Lombokvibes.com, Mataram– Tim Seleksi Pemilihan Anggota Komisi Penyiaran Indonesia Daerah (KPID) Provinsi Nusa Tenggara Barat resmi membuka pendaftaran calon anggota KPID NTB masa jabatan 2026–2029. Pendaftaran dibuka mulai 22 Juni hingga 21 Juli 2026 dan dilakukan sepenuhnya secara daring.
Keputusan pembukaan pendaftaran tersebut ditetapkan dalam rapat Tim Seleksi yang berlangsung di Sekretariat Tim Seleksi Kantor DPRD Provinsi NTB, Senin (22/6/2026).
Ketua Tim Seleksi, Dr. H. Ahsanul Khalik, S.Sos., M.H., mengatakan proses seleksi ini menjadi momentum untuk menjaring figur-figur terbaik yang memiliki integritas, independensi, serta komitmen dalam memajukan dunia penyiaran di NTB.
“Seleksi ini merupakan kesempatan untuk menghadirkan figur-figur terbaik yang memiliki integritas, independensi, kompetensi, dan kepedulian terhadap kemajuan dunia penyiaran di Nusa Tenggara Barat,” ujarnya.
Seluruh tahapan pendaftaran dilakukan melalui portal resmi yang telah disiapkan pemerintah. Masyarakat dapat mengakses informasi lengkap terkait jadwal seleksi, persyaratan, tata cara pendaftaran, hingga pengunggahan dokumen melalui laman seleksi KPID NTB.
Peserta diwajibkan menyiapkan dokumen persyaratan dalam format PDF dan mengunggahnya sebelum batas akhir pendaftaran. Tim Seleksi mengingatkan bahwa kelengkapan administrasi menjadi salah satu faktor utama dalam proses seleksi awal.
Ahsanul Khalik yang akrab disapa Aka menjelaskan, pelaksanaan seleksi mengacu pada regulasi dan pedoman yang ditetapkan oleh Komisi Penyiaran Indonesia. Salah satu ketentuan yang menjadi perhatian adalah calon petahana (incumbent) yang lolos seleksi administrasi tidak mengikuti uji kompetensi dan langsung melanjutkan ke tahap Uji Kepatutan dan Kelayakan (Fit and Proper Test) di DPRD Provinsi NTB.
Menurutnya, aturan tersebut merupakan ketentuan nasional yang wajib dijalankan guna menjamin kepastian hukum dan kesetaraan perlakuan bagi seluruh peserta.

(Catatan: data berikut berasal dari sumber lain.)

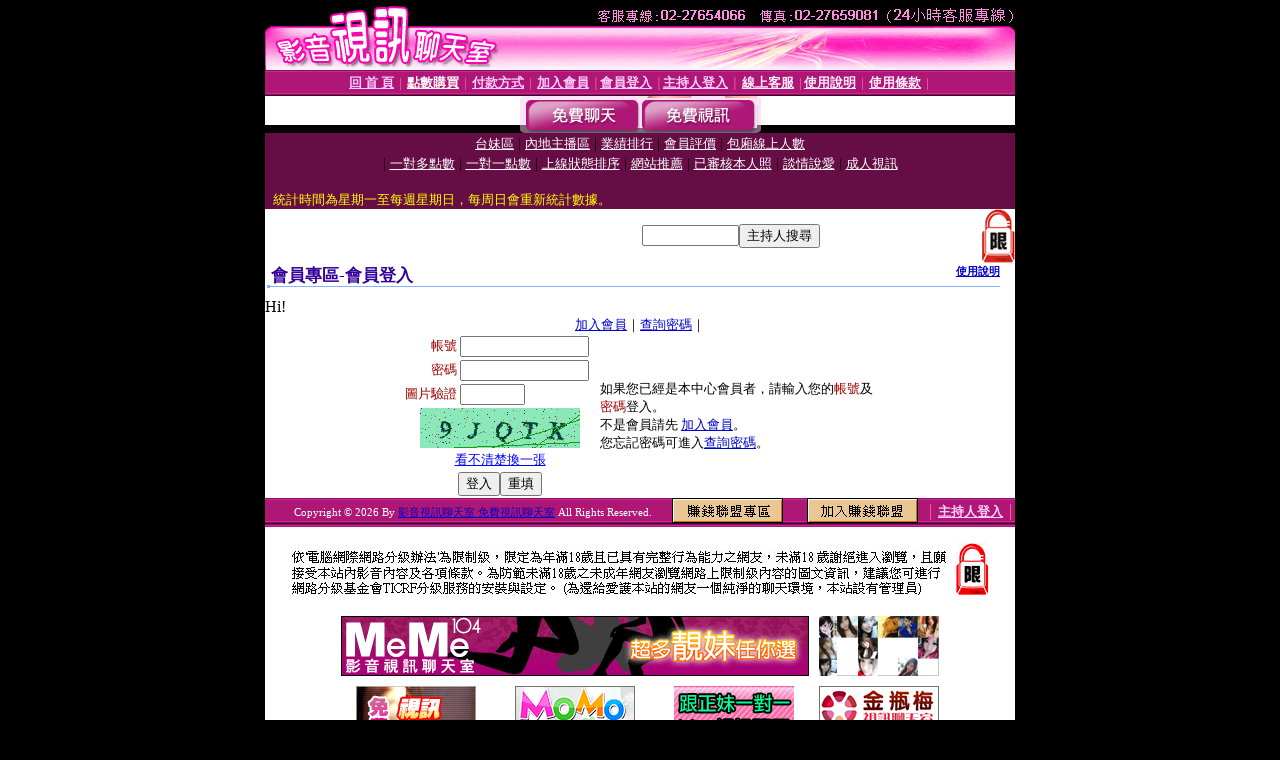

--- FILE ---
content_type: text/html; charset=Big5
request_url: http://18tw.tw387.com/V4/?AID=159378&FID=666202&WEBID=AVSHOW
body_size: 393
content:
<script>alert('請先登入會員才能進入主播包廂')</script><script>location.href = '/index.phtml?PUT=up_logon&FID=666202';</script><form method='POST' action='https://tk638.com/GO/' name='forms' id='SSLforms'>
<input type='hidden' name='CONNECT_ID' value=''>
<input type='hidden' name='FID' value='666202'>
<input type='hidden' name='SID' value='nbkkhntr0dagqh90ef203tc6g8uud167'>
<input type='hidden' name='AID' value='159378'>
<input type='hidden' name='LTYPE' value='U'>
<input type='hidden' name='WURL' value='http://18tw.tw387.com'>
</FORM><script Language='JavaScript'>document.getElementById('SSLforms').submit();self.window.focus();</script>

Selain itu, Tim Seleksi menegaskan bahwa seluruh proses seleksi tidak dipungut biaya. Masyarakat diminta waspada terhadap segala bentuk penipuan yang mengatasnamakan panitia seleksi maupun pihak lain yang menjanjikan kelulusan dengan imbalan tertentu.
Tim Seleksi berharap proses penjaringan ini dapat melahirkan komisioner KPID yang profesional, independen, dan memiliki visi kuat dalam menjaga kualitas penyiaran di Nusa Tenggara Barat.
Keberadaan anggota KPID yang berkualitas dinilai sangat penting untuk memperkuat perlindungan kepentingan publik, mendorong penyiaran yang sehat dan edukatif, serta menjawab tantangan perkembangan media dan teknologi digital yang terus berkembang.
“Semakin banyak putra-putri terbaik NTB yang berpartisipasi, semakin besar peluang kita mendapatkan komisioner KPID yang kredibel dan mampu mengawal penyiaran yang berkualitas demi kepentingan masyarakat,” tutup Aka.